__Raw records__:
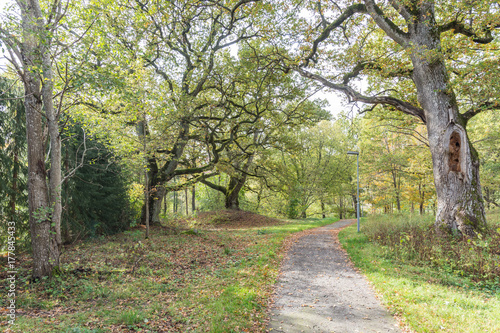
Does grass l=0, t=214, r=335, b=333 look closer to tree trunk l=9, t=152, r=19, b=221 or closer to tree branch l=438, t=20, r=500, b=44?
tree trunk l=9, t=152, r=19, b=221

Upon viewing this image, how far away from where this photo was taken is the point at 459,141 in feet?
24.9

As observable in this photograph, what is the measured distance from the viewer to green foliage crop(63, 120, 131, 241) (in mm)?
10141

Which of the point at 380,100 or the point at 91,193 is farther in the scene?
the point at 91,193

__Goal__: Turn the data above, starting with the line that contains "Which of the" and going on through the end, into a JSON list of strings with one string per line and blank lines left out.

__Answer to the task__:
[
  "Which of the point at 380,100 or the point at 91,193 is farther in the scene?",
  "the point at 91,193"
]